A report from the USA says that it is no surprise that interactive advertising is growing, but there may be some shock over the numbers.
The amount of money being set aside for interactive marketing will surge faster than many marketers have expected — hitting $US61 billion by 2012, says Forrester Research Inc.
“Interactive advertising covers such things as display ads, search engine marketing, in-game advertising, e-mail marketing and mobile marketing,” says the Boston Business Journal.
The industry will boom from $US18.4 billion in 2007 to more than $US61.3 billion in 2012, the Forrester report projects.
In all, interactive marketing will come to represent 18% of all advertising, up from the current 8%, decreasing the percentage spent on traditional advertising.
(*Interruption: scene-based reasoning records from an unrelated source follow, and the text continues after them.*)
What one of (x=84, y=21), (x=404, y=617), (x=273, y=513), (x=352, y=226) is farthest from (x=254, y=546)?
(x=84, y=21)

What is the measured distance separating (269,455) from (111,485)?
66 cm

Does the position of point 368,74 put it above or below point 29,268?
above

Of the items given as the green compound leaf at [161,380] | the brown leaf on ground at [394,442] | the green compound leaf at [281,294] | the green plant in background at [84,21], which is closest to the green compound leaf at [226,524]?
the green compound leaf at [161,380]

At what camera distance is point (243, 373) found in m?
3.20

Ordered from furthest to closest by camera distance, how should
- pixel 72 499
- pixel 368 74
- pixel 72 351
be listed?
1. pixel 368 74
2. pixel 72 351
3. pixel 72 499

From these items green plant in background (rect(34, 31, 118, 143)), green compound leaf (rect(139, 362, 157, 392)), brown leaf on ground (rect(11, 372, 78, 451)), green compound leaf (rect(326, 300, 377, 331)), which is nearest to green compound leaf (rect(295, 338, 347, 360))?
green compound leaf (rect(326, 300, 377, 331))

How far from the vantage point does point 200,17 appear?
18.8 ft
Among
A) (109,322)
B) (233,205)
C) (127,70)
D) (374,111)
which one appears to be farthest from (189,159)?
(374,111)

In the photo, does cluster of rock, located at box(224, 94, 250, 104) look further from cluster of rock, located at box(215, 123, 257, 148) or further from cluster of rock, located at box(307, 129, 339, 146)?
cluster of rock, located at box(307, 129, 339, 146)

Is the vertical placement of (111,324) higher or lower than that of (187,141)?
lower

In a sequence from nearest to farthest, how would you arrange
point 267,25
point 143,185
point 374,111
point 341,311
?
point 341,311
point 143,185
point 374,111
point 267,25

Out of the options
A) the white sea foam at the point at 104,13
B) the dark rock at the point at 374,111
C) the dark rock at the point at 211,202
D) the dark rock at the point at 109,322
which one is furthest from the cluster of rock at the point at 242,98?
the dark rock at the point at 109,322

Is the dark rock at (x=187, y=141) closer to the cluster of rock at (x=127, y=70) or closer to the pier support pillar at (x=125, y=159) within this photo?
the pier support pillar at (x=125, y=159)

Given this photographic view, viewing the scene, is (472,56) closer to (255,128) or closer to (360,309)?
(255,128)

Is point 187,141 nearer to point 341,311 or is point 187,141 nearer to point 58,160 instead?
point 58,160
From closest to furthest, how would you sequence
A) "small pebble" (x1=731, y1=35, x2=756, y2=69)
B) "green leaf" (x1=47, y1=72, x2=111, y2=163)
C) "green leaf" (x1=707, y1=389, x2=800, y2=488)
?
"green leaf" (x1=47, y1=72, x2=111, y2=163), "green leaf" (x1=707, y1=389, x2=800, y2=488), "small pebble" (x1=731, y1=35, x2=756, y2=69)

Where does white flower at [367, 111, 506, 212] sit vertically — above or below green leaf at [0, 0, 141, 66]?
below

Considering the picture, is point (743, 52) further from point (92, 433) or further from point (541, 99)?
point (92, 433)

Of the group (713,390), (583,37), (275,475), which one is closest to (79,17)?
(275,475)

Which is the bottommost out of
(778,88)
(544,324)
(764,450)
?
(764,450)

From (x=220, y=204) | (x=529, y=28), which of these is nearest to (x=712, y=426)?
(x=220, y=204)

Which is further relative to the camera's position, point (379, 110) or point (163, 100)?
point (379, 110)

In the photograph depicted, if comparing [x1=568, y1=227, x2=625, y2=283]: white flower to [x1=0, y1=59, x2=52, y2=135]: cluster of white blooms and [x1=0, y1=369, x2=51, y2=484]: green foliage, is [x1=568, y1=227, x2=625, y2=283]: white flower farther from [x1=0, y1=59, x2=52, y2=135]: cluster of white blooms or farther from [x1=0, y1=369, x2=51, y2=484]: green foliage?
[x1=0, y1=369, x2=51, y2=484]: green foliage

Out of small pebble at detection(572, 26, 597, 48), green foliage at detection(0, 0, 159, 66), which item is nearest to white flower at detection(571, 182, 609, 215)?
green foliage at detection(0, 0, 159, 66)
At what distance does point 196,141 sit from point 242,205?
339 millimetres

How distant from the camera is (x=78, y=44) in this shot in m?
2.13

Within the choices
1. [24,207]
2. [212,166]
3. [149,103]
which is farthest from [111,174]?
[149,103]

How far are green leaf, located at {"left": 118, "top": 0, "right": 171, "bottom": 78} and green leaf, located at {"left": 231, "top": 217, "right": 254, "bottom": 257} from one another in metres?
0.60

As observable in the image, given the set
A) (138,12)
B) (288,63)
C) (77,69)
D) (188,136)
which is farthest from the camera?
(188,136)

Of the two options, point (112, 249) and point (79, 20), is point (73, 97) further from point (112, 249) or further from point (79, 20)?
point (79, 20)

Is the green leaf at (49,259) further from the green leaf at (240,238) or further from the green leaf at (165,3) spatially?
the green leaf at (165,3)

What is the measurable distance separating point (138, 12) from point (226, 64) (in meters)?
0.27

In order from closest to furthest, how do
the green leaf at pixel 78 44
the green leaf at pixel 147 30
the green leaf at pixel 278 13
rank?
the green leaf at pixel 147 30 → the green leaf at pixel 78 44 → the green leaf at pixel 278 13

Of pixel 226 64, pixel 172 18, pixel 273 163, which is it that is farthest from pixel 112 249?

“Right now is just a time when marketers have accepted that interactive is legitimate and here to stay,” said Shar VonBoskirk, a principal analyst at Forrester and author of the report.
“Marketers have finally gotten to the place where they’re better at distributing (ad) dollars across the channels their customers are using,” she added.
That’s good news for the Internet’s power players, such as Google Inc. and Microsoft, and even for some of the fledgling startups making early moves into the space, says the newspaper.
But it’s not necessarily great for the traditional advertising models like television.
“Television will still be the largest line item on the ad budget,” Ms VonBoskirk said, but though it may stay on top, TV will see its percentage of overall ad spending erode as marketers make room for the interactive space, she added.